Он обернулся к сбившимся в кучку и трепещущим крестьянам и заметил, что горевшая в их глазах надежда гаснет. Видимо, они не подумали о том, о чем только что сказал Кособокий, и теперь решили, что зря обратились к принцу за помощью. Принц заставил себя печально улыбнуться.

— Получается… девять больных? Я помогу вам, но вам придется изготовить носилки и после каждого исцеления переносить меня на них к следующему больному, потому что после исцелений я слабею. — Затем Аматус посмотрел на Кособокого и сказал:

— Поезжай в замок и приведи в город солдат, чтобы они отвезли меня домой, как только я закончу работу. Не волнуйся, эти добрые люди не причинят мне зла.

Кособокому, несмотря на то, как изуродовано и неуклюже было его тело, удалось отвесить принцу такой поклон, что Аматус понял: начальник стражи исполнит его повеление. Принц ответил ему, как подобает, жестом благородным и достойным, но все же у него осталось ощущение, что Кособокий хотел бы возразить. Но все же он взлетел в седло и пустил своего коня к замку быстрым галопом.

Все оказалось куда хуже, чем представлял себе Аматус. Он попросил, чтобы его переносили к следующему больному сразу же после того, как он коснется предыдущего.
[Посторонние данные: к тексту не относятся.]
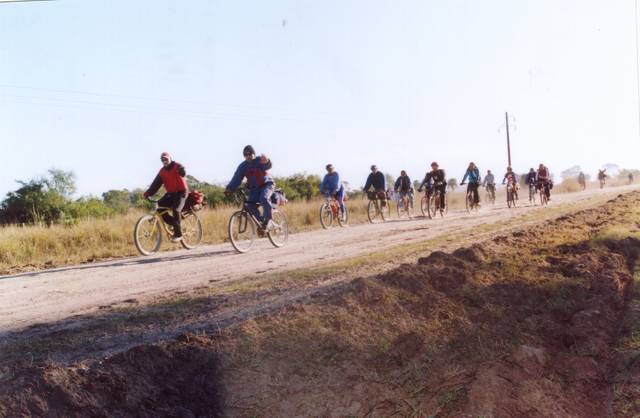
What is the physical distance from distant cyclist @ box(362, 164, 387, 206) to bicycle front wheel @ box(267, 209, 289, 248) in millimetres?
8918

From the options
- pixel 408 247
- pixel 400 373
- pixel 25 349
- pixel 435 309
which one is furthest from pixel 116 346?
pixel 408 247

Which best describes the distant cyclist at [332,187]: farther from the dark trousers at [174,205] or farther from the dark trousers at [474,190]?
the dark trousers at [174,205]

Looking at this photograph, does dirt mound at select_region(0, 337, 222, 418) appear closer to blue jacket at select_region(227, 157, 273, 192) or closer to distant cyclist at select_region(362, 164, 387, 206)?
blue jacket at select_region(227, 157, 273, 192)

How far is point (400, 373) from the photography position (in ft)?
14.6

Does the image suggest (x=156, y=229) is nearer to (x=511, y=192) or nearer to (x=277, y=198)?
(x=277, y=198)

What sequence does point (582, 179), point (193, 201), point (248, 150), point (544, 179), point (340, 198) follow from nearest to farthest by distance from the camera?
point (248, 150)
point (193, 201)
point (340, 198)
point (544, 179)
point (582, 179)

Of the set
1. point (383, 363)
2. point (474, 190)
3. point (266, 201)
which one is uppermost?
point (266, 201)

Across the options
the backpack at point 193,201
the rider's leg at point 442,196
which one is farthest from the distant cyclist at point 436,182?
the backpack at point 193,201

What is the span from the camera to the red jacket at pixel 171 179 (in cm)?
1290

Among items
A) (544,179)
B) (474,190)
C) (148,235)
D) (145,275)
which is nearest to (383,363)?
(145,275)

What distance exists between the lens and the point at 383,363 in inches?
181

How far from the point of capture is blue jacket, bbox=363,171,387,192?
74.6 ft

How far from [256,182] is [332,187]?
8377 millimetres

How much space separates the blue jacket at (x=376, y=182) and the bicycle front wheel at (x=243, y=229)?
9894 mm
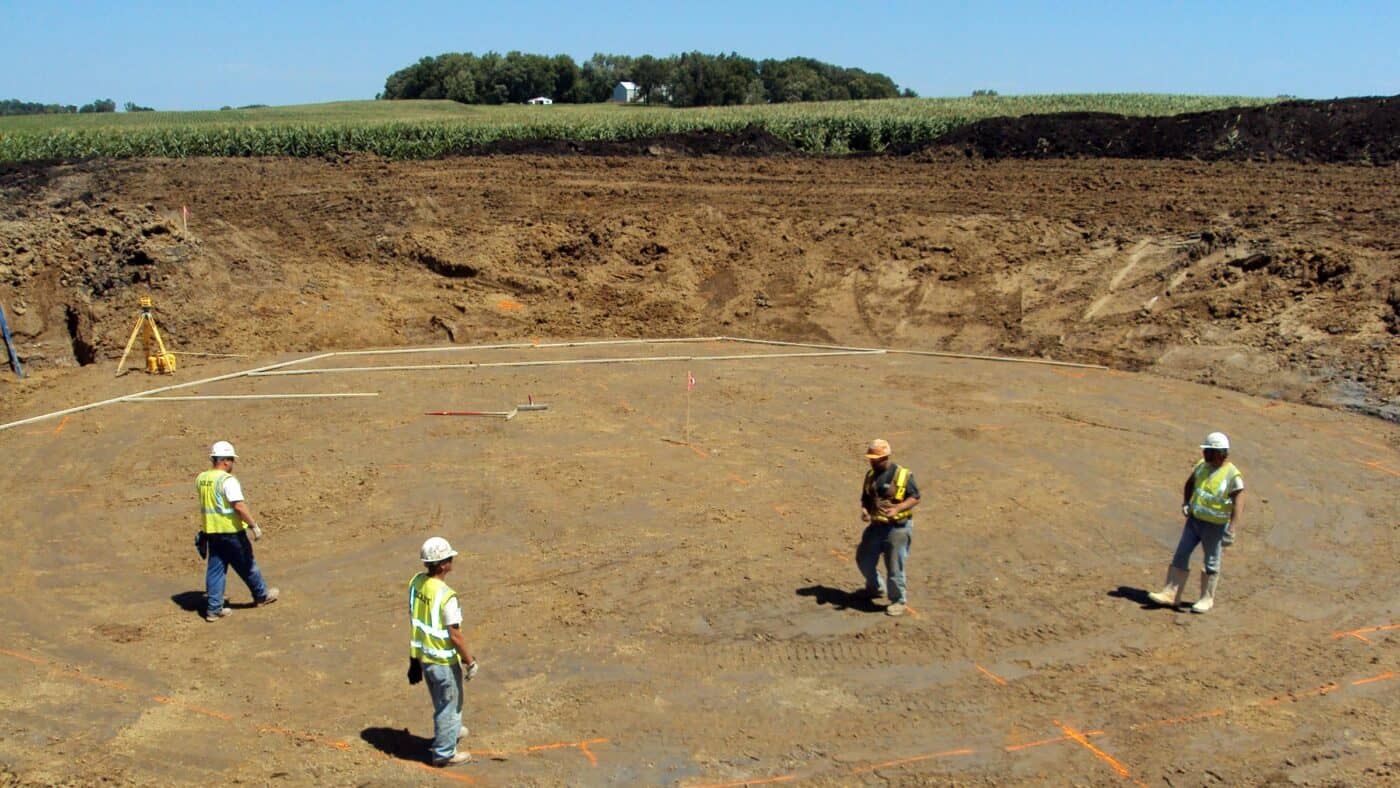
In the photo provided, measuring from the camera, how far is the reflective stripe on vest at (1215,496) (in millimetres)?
10430

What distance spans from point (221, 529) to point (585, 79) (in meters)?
98.8

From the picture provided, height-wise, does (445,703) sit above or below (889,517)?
below

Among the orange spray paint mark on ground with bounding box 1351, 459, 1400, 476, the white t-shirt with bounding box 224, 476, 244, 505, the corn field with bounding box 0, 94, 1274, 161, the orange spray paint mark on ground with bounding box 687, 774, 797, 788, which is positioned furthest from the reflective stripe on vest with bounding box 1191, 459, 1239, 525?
the corn field with bounding box 0, 94, 1274, 161

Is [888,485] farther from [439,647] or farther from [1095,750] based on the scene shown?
[439,647]

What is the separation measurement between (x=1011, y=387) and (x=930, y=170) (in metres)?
13.0

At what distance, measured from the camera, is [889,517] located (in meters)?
10.5

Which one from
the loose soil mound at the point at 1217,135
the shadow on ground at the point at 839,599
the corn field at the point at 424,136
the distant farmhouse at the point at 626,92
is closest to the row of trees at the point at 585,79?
the distant farmhouse at the point at 626,92

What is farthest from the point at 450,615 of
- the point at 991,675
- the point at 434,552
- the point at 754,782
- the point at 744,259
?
the point at 744,259

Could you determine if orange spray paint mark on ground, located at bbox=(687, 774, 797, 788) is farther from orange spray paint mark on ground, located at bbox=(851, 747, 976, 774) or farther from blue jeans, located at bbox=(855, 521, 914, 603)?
blue jeans, located at bbox=(855, 521, 914, 603)

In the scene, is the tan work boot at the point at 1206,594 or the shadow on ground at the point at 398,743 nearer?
the shadow on ground at the point at 398,743

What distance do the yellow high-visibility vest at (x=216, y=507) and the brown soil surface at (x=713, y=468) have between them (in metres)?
1.00

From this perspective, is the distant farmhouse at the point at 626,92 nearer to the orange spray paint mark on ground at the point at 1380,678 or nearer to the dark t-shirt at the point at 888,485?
the dark t-shirt at the point at 888,485

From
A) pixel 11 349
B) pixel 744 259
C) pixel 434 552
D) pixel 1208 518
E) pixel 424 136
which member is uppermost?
pixel 424 136

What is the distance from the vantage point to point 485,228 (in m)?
27.8
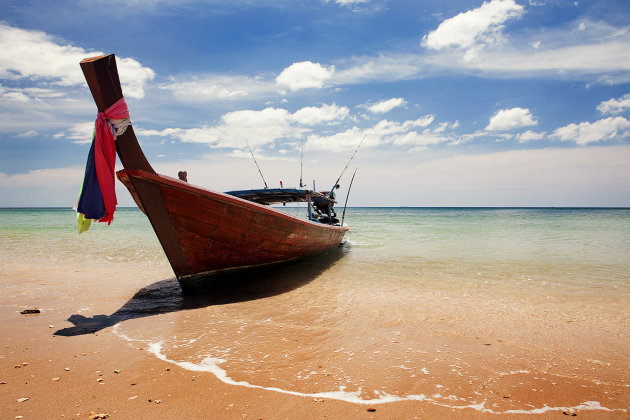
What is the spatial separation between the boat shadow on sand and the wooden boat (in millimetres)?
243

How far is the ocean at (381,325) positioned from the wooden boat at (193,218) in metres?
0.53

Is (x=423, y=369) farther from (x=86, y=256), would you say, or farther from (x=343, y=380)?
(x=86, y=256)

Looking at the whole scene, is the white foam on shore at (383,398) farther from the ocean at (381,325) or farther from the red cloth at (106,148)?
the red cloth at (106,148)

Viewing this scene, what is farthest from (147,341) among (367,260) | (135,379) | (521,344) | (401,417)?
(367,260)

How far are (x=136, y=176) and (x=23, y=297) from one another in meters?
2.96

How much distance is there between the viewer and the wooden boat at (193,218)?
446 cm

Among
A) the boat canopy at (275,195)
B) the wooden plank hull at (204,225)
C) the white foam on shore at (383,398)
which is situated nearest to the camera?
the white foam on shore at (383,398)

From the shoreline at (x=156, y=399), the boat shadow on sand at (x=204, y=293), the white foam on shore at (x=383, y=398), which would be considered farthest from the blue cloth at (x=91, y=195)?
the white foam on shore at (x=383, y=398)

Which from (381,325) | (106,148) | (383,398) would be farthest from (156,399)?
(106,148)

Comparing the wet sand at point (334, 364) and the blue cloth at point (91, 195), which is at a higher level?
the blue cloth at point (91, 195)

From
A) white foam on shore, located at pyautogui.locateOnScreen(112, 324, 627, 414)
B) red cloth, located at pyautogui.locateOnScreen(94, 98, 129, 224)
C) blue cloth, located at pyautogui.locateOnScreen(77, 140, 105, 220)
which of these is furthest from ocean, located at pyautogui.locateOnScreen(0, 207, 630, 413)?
red cloth, located at pyautogui.locateOnScreen(94, 98, 129, 224)

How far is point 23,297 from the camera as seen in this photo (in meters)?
5.26

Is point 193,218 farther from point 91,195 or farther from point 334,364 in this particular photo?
point 334,364

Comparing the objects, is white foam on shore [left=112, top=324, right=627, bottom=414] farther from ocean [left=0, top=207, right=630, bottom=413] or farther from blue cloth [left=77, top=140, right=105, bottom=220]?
blue cloth [left=77, top=140, right=105, bottom=220]
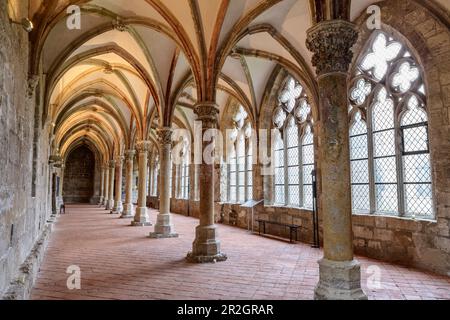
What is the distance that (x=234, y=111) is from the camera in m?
12.8

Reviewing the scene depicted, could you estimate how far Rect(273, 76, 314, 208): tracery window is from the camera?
29.1 feet

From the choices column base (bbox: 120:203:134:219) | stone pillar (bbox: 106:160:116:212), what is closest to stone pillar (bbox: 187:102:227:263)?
column base (bbox: 120:203:134:219)

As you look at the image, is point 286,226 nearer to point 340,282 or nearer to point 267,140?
point 267,140

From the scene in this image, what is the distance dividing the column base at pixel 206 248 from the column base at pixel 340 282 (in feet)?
9.12

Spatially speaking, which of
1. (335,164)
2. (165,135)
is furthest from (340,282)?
(165,135)

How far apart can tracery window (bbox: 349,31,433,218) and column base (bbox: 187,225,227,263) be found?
11.1ft

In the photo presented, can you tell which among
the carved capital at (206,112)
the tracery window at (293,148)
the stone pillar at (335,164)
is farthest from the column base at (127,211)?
the stone pillar at (335,164)

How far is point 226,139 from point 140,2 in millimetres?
6806

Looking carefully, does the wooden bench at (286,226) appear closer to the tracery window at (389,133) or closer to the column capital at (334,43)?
the tracery window at (389,133)

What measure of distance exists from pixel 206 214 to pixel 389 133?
160 inches

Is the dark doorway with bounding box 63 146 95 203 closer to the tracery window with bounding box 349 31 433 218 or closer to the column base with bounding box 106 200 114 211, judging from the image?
the column base with bounding box 106 200 114 211

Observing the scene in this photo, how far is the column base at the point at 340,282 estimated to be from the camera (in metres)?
3.36
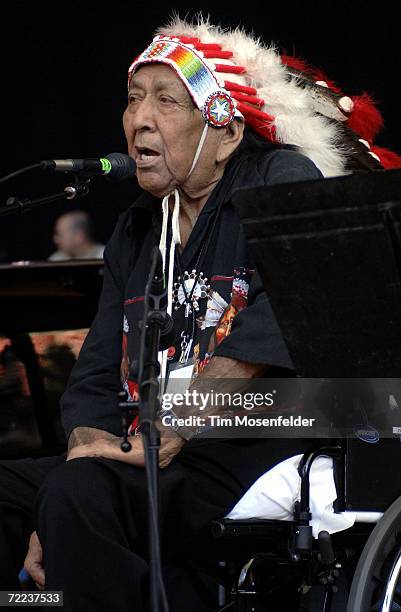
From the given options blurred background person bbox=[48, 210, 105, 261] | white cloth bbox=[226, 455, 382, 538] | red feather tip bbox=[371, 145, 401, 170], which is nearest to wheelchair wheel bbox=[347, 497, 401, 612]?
white cloth bbox=[226, 455, 382, 538]

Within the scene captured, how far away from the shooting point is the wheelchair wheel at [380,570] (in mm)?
2496

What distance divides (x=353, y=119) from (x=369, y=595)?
160cm

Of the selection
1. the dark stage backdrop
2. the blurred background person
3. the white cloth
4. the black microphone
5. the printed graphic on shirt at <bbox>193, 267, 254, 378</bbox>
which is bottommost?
the white cloth

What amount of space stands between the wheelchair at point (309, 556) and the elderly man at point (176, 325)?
12 cm

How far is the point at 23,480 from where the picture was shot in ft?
10.0

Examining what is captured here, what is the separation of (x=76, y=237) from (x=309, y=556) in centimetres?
463

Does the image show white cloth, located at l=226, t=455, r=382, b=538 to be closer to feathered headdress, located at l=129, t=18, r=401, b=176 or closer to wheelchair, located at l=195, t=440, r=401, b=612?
wheelchair, located at l=195, t=440, r=401, b=612

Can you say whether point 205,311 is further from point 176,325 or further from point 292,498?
point 292,498

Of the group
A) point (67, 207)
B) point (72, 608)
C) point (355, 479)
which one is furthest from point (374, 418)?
point (67, 207)

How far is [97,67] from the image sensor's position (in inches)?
272

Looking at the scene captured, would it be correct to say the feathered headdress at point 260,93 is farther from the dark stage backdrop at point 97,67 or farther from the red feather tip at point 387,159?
the dark stage backdrop at point 97,67

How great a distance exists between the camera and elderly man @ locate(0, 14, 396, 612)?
2611 mm

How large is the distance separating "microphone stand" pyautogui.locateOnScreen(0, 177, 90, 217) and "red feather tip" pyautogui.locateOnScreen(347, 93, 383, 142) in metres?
1.13

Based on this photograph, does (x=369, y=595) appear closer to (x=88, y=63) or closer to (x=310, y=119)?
(x=310, y=119)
Он не забыл о том, что в первый раз после исцеления на какое-то время лишился чувств. Теперь же всякий раз после того, как он касался лба очередного больного, он испытывал те же ощущения, что в первый раз: удар и жжение в руке, а потом тошноту, тяжесть в сердце и головокружение. Потом он терял сознание, а потом целый час приходил в себя и начинал соображать, что происходит, только после того, как его кто-то грубо тряс за плечо. Аматус открывал глаза и видел перед собой глаза мужчины, женщины или ребенка, их умиротворенные лица. Больные выздоравливали и мирно засыпали, а их болезнь пронзала тело Аматуса, и он снова погружался в темные кровавые сны и снова пробуждался, когда его грубо будили, с пересохшими губами и таким чувством, словно его только что вытошнило.

Он знал, что больных оказалось больше девяти. Его умоляли, и он не в силах был отказать и согласился заниматься исцелениями до тех пор, пока за ним не прибудут из замка солдаты. И только тогда, когда Аматус очнулся в повозке, везущей его в замок, он узнал от гвардейца Родерика, шагавшего рядом, что исцелил двадцать семь больных.

— Ваше высочество, вам так больше нельзя, — удрученно проговорил Родерик, а шагавший по другую сторону повозки Кособокий согласно кивнул. — В замке пока, на счастье, все живы-здоровы, а вот в городе у самого замка, говорят, уже сотня хворых. С заката вроде больше никто не заболел, но те, что уже хворают, до рассвета вряд ли доживут.